For the past 4 months since mid November 2012, the markets have been on a tear, with the S&P 500 (SPY) up 14%, Dow Jones (DIA) up 16%, and Nasdaq (QQQ) up 14%. Thirteen out of the past 16 weeks have been up for the stock markets. Is the market due for a correction? Below, let's look at a few early warning signs that could indicate that the markets may be due for a pullback.
The Consumer Confidence Index fell sharply by 8.3 points in March 2013, down to 59.7 compared to 68.0 in February 2013. Lynn Franco, Director of Economic Indicators at The Conference Board, stated the following:
Consumer Confidence fell sharply in March, following February's uptick. This month's retreat was driven primarily by a sharp decline in expectations, although consumers were also more pessimistic in their assessment of current conditions. The loss of confidence, particularly expectations, mirrors the losses experienced this past December and January. The recent sequester has created uncertainty regarding the economic outlook and as a result, consumers are less confident.
How confident people feel about the economy and their personal financial situation determines their spending activity. When confidence is low, consumers tend to save more and spend less (or delay purchases). The significant fall in confidence in March is a concern.

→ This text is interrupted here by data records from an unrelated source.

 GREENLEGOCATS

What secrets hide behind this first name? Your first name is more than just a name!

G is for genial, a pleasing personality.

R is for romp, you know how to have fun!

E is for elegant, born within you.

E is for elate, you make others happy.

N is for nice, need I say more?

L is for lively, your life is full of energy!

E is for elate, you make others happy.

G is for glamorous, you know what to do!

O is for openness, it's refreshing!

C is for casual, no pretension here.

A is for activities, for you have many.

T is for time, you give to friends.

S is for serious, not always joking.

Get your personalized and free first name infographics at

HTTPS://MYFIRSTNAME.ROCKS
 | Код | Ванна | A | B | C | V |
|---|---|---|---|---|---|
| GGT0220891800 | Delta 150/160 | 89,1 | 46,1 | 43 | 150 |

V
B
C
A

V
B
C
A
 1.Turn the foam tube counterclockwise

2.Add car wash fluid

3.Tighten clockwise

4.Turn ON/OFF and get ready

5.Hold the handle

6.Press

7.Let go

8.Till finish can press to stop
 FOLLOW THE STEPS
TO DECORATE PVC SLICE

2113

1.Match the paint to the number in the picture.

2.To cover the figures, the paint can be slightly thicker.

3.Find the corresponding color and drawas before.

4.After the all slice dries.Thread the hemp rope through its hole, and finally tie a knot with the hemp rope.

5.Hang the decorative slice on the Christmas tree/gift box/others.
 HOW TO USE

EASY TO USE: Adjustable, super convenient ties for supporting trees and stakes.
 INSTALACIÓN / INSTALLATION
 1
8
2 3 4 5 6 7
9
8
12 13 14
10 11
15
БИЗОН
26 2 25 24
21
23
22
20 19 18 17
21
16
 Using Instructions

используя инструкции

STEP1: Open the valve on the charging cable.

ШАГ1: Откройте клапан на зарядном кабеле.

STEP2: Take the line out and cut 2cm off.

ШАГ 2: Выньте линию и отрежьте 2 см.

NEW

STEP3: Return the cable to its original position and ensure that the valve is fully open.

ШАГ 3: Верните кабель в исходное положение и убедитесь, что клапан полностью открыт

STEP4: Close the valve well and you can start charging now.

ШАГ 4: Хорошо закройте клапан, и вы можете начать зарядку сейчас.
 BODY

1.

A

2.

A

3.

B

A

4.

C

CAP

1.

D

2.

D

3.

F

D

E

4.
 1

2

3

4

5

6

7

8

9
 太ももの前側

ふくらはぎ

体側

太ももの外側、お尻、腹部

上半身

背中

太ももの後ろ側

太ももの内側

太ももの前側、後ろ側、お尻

Total U.S. petroleum demand fell 4.1% in February 2013, compared to the same month a year ago. This is the lowest February level in 20 years (since 1993). This follows a decline of 1.7% in January 2013, which was the lowest January level in 18 years. API Chief Economist John Felmy said the following in the February report:
Declining numbers for most of the key products isn't consistent with a robust recovery. Although there's been some encouraging news on employment and manufacturing, fuel demand is an important indicator of where the economy is - and it's headed in a different direction.
Oil demand is an indicator of economic activity. When oil demand begins to slow, it could very well mean economic activity may be slowing as well. Note, some may argue slowing demand may also be due to higher fuel efficiency engines (cars, airplanes, etc.) and alternative energy substitutes (natural gas, solar, wind, etc.).
Construction Equipment Sales
On March 20th, Caterpillar (CAT) reported global equipment sales fell 13% in the three-month rolling period ended February 2013, compared with a 4% decline in the period ended January. North America was down 12%, Europe was down 9% and Asia Pacific was down 26%.
In January 2013, Caterpillar reported a 55% drop in fourth quarter profits compared to previous year quarter. Caterpillar is the world's largest maker of construction equipment. When their sales begin to slow, I tend to pay attention.
Transportation and Logistics
On March 20, FedEx (FDX) reported its latest quarterly earnings that fell short of analysts' expectations due to weakness in international air freight market and consumers chose less expensive and slower services. FedEx reported third quarter earnings of $1.23 per share, compared to analysts' expectations of $1.38 per share. Frederick Smith, FedEx chairman, president and chief executive officer, said the following:
The third quarter was very challenging due to continued weakness in international air freight markets, pressure on yields due to industry overcapacity and customers selecting less expensive and slower-transit services.
The markets have had a great run in the past 4 months, overcoming various issues including ongoing U.S. debt issue, ongoing euro crisis, and the latest Cyprus issue. The recent warning signs listed above have me concerned that a pullback may be near. I have shifted 80% of my portfolio to cash, with just 20% in equities. This may be extremely conservative and extreme, but I'm happy with the recent gains provided by the markets in the past 4 months and am content to realize those gains. I can't be too greedy, pigs get slaughtered.